Scenario Planning

On the weekend I released the Budget Primer which outlined the very barebones basics of budgets. Part of the process of budgeting is to do your research. Without research, you’re bowling in the dark, you have no idea what to expect and how to manage your risks. As a farmer, a major risk you will face is prices. The majority of farms are price takers which means that as farmers we don’t get to make a choice what price we get paid. We can look at the pricing cycle and try to optimize the timeline but overall, its going to be a challenge to just post a price and get that price.

This is where scenerios comes in handy. Scenario planning is adjusting your budget for what will happen if one or two variables change. Usually for farm budgets you would be adjusting your revenue to see how market price changes affect your income and if your costs are still acceptable. You can also do scenario planning with your expenses which I will cover at the end of this. Generally, you would pick 3 scenarios to start with; best case, worst case and average. I’m going to use actual sheep numbers, market prices and research but this will work for pretty much anything. As a sheep farmer, I just have a lot more information available to illustrate scenerios using sheep information. You can find the same type of information for pretty much every industry.

Market Research

Start out with market research, go online for current and historical market pricing. Here are some links to get you started:

You can also look up local auction reports for your region, talk to other producers and if you are looking at direct marketing, visit farmer’s markets. Take the prices you get from other producers with a grain of salt… sometimes prices are a bit like a fish story, just a bit bigger than the facts.

Reading Market Reports

If you are new to selling livestock in a market setting, most prices are reported in CWT (cents per hundred weight) and by the pound. Just move the decimal forward two points to get the price per pound. Then you multiply the weight of the animal by the price per pound. That is your gross selling price.

Remember to deduct the commission and marketing fees when you sell through the sales barn for your net selling price. Pork works differently, it is a dressed weight by the kilogram. Most live animal sales are by the pound. Most crops are by the metric tonne or the bushel. Check the number and keep track of the units so that you don’t multiply the wrong values.

Scenarios – Revenue

Once you have done your research, go head and pick your first variable. I suggest working with market price first. Use your research to determine a worst case price, a best case price and an average price. I’m going to focus on the following prices, 1.80/lbs (worst), $3.90 (best) and average of $2.60 for the 65-79 pound light lambs that I market.

Records supplied »
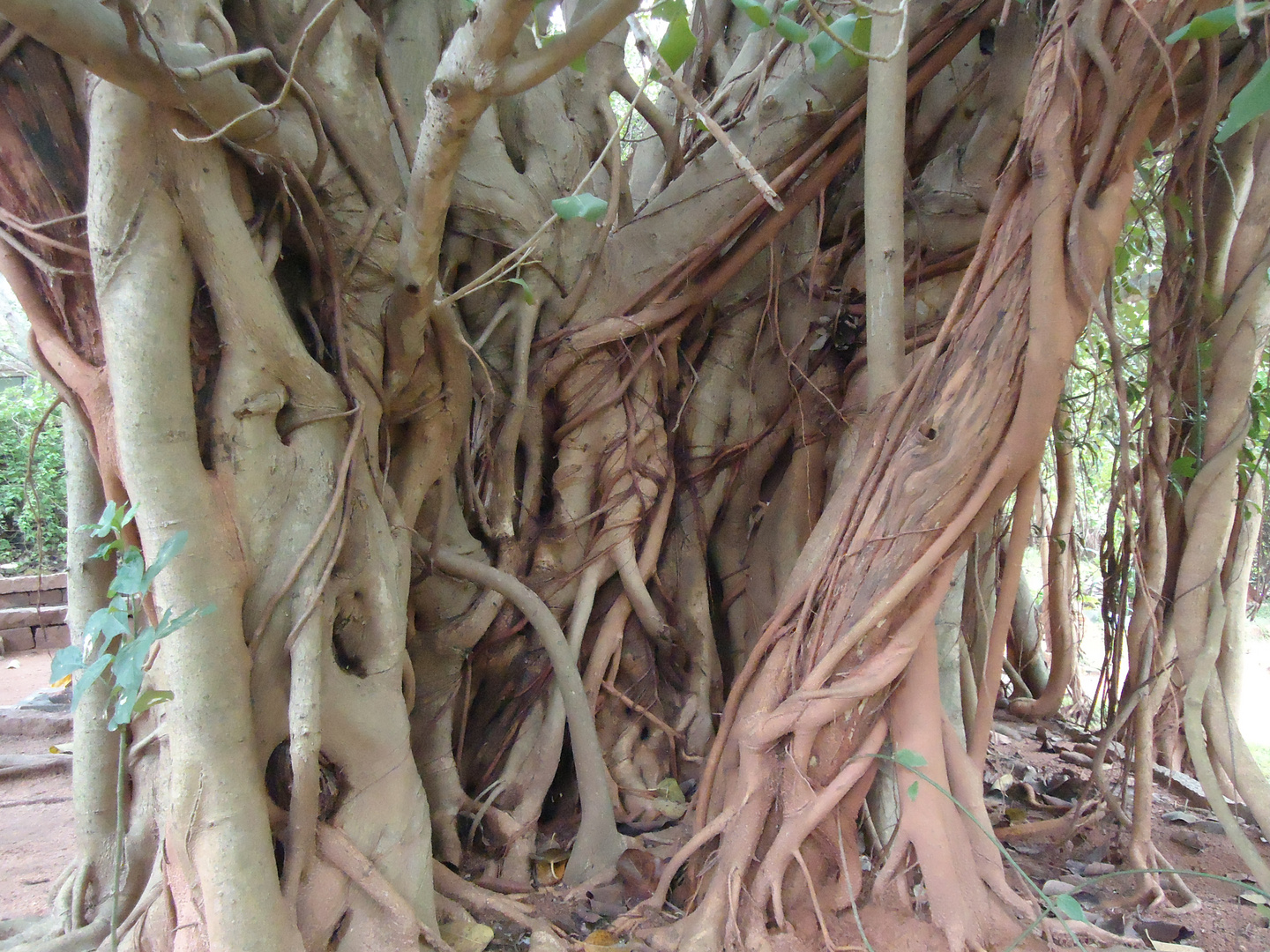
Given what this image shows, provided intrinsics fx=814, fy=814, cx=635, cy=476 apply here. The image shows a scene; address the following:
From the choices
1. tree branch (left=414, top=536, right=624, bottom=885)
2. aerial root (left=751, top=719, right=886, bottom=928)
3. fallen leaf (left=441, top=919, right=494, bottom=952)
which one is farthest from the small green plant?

Task requirements »
a) In the scenario planning text, what worst-case price does the writer use for light lambs?
b) Name every scenario that the scenario planning text suggests picking to start with.
c) Please reproduce the scenario planning text between "Reading Market Reports" and "the wrong values.", inclusive.
The listing has no connection to the scenario planning text.

Answers below »
a) $1.80 per pound.

b) Best case, worst case and average.

c)
Reading Market Reports

If you are new to selling livestock in a market setting, most prices are reported in CWT (cents per hundred weight) and by the pound. Just move the decimal forward two points to get the price per pound. Then you multiply the weight of the animal by the price per pound. That is your gross selling price.

Remember to deduct the commission and marketing fees when you sell through the sales barn for your net selling price. Pork works differently, it is a dressed weight by the kilogram. Most live animal sales are by the pound. Most crops are by the metric tonne or the bushel. Check the number and keep track of the units so that you don’t multiply the wrong values.